I’ll admit I’ve never understood the states rights rhetoric. I’ve always felt the main issue was whether or not any government had a right to take a given action; arguing about which level of government should take an given action seems like pointless trivia in comparison. And even at that level of trivia, I’ve never understood what the attraction the states seem to hold for so many people. I can think of arguments why some issues should be carried out at the highest government level - the nation - and some issues should be carried out at the lowest possible levels - towns and villages. But the mid-level of the states seems to me to have no particular virtues.
And I agree with Tevildo’s most recent post.

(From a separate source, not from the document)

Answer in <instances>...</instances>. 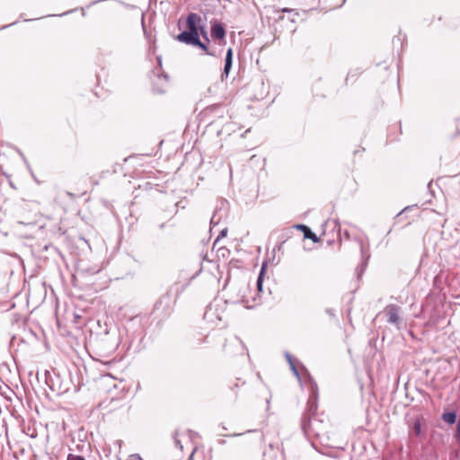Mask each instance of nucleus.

Some actions, while not actual physical harm, rise to the level of unacceptable harassment and can be outlawed. As I said before, I’d accept a community standard on where that level is.
I realize I seem to be leaving myself open to the charge that my principle is no different than existing principles. On paper that might be true; I’ll concede how my ideas could be twisted to cover any existing law. What I wrote was more of a guideline; people should have to show that an action harms somebody, not just offends somebody nor harms society in the abstract, before a law is passed.
Guys these are mostly sidetracks. Can we take it as a given that laws against things like stalking, harassment, and the like would remain as they are? I don’t know of anyone against those, including Libertarians.
I’m really not interested in discussing every possible social policy here. I’m mostly interested in large macroeconomic policy at this point.
Worse thing a political party can do is be a one trick pony. You get elected, you pass one law, and then what? Turn the government back over to one of the other parties to handle all the other business of state?
As for sidetracks, we’re discussing the topic of the thread title and OP and you were the one who suggested starting threads like this one specific issues.
So, do you have to get unanimous consent from all those affected? How would that be feasible for things like atmospheric pollution. Even for the easier case of getting the downstream neighbors to agree to your usage of a river. What’s to keep one person from holding out and vetoing economic expansion?
That’s the problem, isn’t it? Your micro is my macro. Your right to drive without insurance shouldn’t mean I have to pay when you rear-end my car. Your right to sell crack while living next door to me shouldn’t mean I have to live with crackheads coming into my neighborhood 24/7 to buy from you.
I would want to give individuals a civil right to prevent private parties, such as employers, from infringing on their personal liberties and give government the power to help individuals, through civil and criminal action, prevent infringement on personal liberties by such private parties.